Chen can continue hosting “Big Brother,” because it is a show that shuts off the outside world. There, she can exist as a pretaped master of ceremonies, commiserating with evicted contestants, reviewing surveillance feeds with the tittering in-studio audience. “The Talk,” which films live, does not allow this sort of detachment. It trades on caffeine and opinions, on civil disagreement and innocuous gossip painlessly intertwined. Before Chen’s departure, Joy Behar, a host of “The View,” observed that Chen’s personal life might be interfering with “The Talk” ’s vaguely feminist atmosphere. “What topics can they do?” Behar said. “They can’t talk about about the #MeToo movement without her coming clean about her husband.” During Chen’s hiatus in September, her co-hosts extended good will toward her, but wondered aloud about the network’s slowness to address the terror that Moonves allegedly inflicted on the workplace culture. “The Talk,” like other female-centric talk shows, is the product of the sentimental notion that all women can ultimately cast away their differences in the service of natural sorority. In the video announcing her exit, Chen’s voice cracked as she spoke of the “sisterhood” between herself and her fellow-hosts. The panel had a palpable chemistry. Now Chen is choosing a prior engagement.

Dataset entries ::
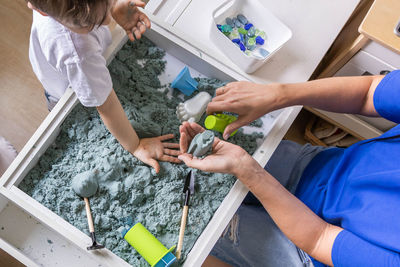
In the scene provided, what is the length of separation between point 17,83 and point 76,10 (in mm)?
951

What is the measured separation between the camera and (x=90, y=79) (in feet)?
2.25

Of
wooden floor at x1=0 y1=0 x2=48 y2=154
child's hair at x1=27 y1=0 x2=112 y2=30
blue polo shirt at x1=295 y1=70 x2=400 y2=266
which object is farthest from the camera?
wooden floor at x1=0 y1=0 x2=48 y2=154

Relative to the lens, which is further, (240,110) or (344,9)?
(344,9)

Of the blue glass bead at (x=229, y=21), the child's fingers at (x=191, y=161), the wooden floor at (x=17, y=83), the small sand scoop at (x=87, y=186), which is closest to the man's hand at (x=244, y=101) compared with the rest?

...

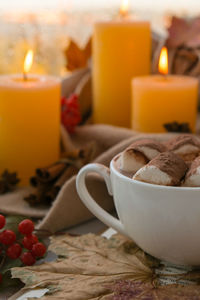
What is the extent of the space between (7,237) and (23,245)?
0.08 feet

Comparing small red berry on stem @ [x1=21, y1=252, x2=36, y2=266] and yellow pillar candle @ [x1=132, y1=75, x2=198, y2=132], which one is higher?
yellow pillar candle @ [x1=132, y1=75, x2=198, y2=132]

Exercise brief :: Condense the paragraph of the passage on Chen's exit from "The Talk" that begins "Chen can continue hosting" into a short bulleted list that keeps its main facts.

Response to the exercise ::
- Chen can continue hosting "Big Brother" because the show shuts off the outside world and lets her act as a pretaped master of ceremonies.
- "The Talk" films live, trades on caffeine, opinions, civil disagreement and innocuous gossip, and does not allow that detachment.
- Before Chen left, Joy Behar of "The View" observed that Chen's personal life might be interfering with the show's vaguely feminist atmosphere, noting that it could not discuss the #MeToo movement without Chen coming clean about her husband.
- During Chen's hiatus in September, her co-hosts extended good will toward her but wondered aloud why the network was slow to address the terror Moonves allegedly inflicted on the workplace culture.
- Like other female-centric talk shows, "The Talk" rests on the sentimental notion that all women can cast away their differences in the service of natural sorority.
- In her exit video, Chen's voice cracked as she spoke of the "sisterhood" with her fellow-hosts, and the panel had a palpable chemistry, but she is now choosing a prior engagement.